Alesa menggeleng, dirinya melihat Raffa yang melangkah kepadanya menjengteng dua kotak martabak yang ia inginkan, “sekolah itu milik kakeknya Raffa, milik orangtuanya suami aku jadi bukan punya aku bukan wewenang aku juga buat mastiin siapa yang dapat beasiswa, oh iya kenalin Yu, anakku,” ucapnya memperkenalkan Raffa kepada Ayu.
Raffa melirik ibunya, ia hanya tersenyum sekilas kepada ibu dari Kirana itu, ibu yang kemarin anaknya ia antarkan sampai ke rumah itu, tidak sampai di sana, tatapan Raffa jatuh pada Kirana yang berdiri di samping ibunya itu, “lo dari mana aja?

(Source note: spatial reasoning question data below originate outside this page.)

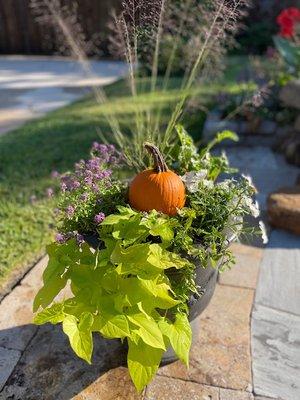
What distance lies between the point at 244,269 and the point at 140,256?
4.06 ft

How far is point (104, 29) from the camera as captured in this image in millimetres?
10234

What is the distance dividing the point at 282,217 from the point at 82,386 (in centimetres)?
175

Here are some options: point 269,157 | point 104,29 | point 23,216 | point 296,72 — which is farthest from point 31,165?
point 104,29

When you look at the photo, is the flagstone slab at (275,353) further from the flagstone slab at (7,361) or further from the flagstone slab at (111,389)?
the flagstone slab at (7,361)

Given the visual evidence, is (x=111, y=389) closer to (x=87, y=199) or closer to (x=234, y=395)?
(x=234, y=395)

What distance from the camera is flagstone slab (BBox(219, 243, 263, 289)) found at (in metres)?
2.54

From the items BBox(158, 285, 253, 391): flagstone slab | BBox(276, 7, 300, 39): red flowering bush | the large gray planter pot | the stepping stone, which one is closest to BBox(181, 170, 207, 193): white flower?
the large gray planter pot

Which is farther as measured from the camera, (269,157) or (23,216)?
(269,157)

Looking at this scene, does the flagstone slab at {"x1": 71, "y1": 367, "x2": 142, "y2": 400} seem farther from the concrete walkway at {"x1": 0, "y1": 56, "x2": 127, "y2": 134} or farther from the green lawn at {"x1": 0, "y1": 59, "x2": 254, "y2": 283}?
the concrete walkway at {"x1": 0, "y1": 56, "x2": 127, "y2": 134}

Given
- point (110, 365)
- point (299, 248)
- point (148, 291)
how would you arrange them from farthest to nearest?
1. point (299, 248)
2. point (110, 365)
3. point (148, 291)

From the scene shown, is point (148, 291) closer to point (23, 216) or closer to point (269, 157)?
point (23, 216)

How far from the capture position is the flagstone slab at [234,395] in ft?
6.01

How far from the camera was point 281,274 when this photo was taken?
2611mm

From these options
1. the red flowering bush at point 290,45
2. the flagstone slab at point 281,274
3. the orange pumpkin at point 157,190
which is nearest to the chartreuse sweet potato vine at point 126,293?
the orange pumpkin at point 157,190
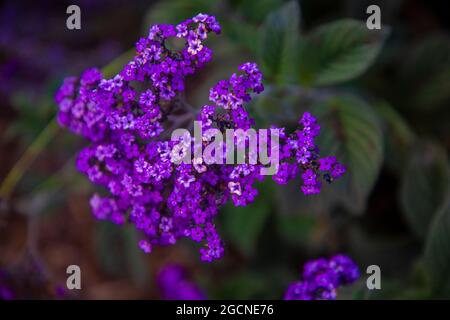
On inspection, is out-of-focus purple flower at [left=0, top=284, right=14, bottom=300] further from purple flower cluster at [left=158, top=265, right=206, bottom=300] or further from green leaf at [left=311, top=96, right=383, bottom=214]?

Kenapa sampai jam segini belum ganti pakaian?”
Kirana menatap Raffa, laki-laki itu menerima senyumnya, senyum yang tidak bisa Kirana sendiri jelaskan, senyum yang memancarkan rasa sakit hatinya, atau senyum yang membuat hatinya lega karena laki-laki itu mau bercengkrama dengannya, selain membahas tugas sekolah.

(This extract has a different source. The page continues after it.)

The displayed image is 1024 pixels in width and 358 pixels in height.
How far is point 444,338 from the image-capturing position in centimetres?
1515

Ayu menatap nanar anaknya itu, ia tahu kalau Kirana tidak bisa menjelaskan bagaimana keadaannya, Kirana pasti malu karena memiliki orangtua sepertinya yang bahkan tidak bisa menyediakan tempat tinggal atau sekedar tempat untuk mengganti pakaiannya.
“Ayu.”
“Rumah kami baru digusur Sa, ini malam ini mau cari masjid dulu, katanya besok perusahaan itu mau bayar kompesasinya, makanya Kirana belum gangti pakaian karena tadi enggak sempat, harus buru-buru pergi dari kawasan itu,” jawab Ayu, tidak ia sama sekali tidak marah tentang bagaimana Raffa yang mempertanyakan keadaan Kirana, dirinya hanya ingin membela anaknya, hanya ingin anaknya tidak dalam posisi yang sulit saja.

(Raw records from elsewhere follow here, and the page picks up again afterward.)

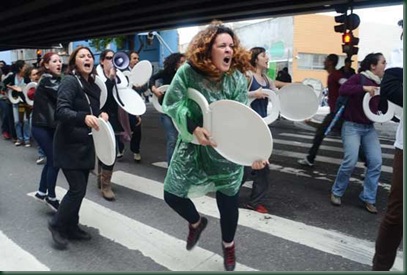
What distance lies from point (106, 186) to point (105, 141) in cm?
210

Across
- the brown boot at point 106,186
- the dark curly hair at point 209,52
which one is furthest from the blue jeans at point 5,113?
the dark curly hair at point 209,52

Alesa dan Raffa saling terdiam, jujur saja akhirnya Alesa bisa mengetahui alasan kenapa Ayu seperti orang yang tidak punya rumah, dan Raffa ia sama sekali tidak ada rasa penyesalan untuk menanyakan hal itu.
“PT Pembangunan Sentosa Abadi yang gusur kami Sa,” ucap Ayu lagi.
Malam itu, langit hitam yang semula baik-baik saja dengan menampilkan bulan dengan bercahaya yang terang, dan mood makan Alesa yang tinggi hingga ingin nyemil martabak dan juga nasi goreng mendadak hilang, badannya seketika lemas, nama perusahaan yang baru saja dikatakan oleh Ayu adalah nama perusahaan suaminya, nama perusahaan yang dipimpin oleh Shagufa.
Alesa tidak tahu ia harus mengatakan apa, “tadi, pimpinan PT itu ketemu kamu? Ketemu kalian?”
Raffa kembali berdiri dengan wajah yang terlihat masih datar tapi pikirannya ikut berkecamuk, ia sedikit terkejut karena tahu kalau saat ini Kirana tengah diusir dan itu semua karena ayahnya.
Tangan Raffa menarik ponselnya, mengirimkan pesan kepada seseorang, seseorang yang bisa membantunya.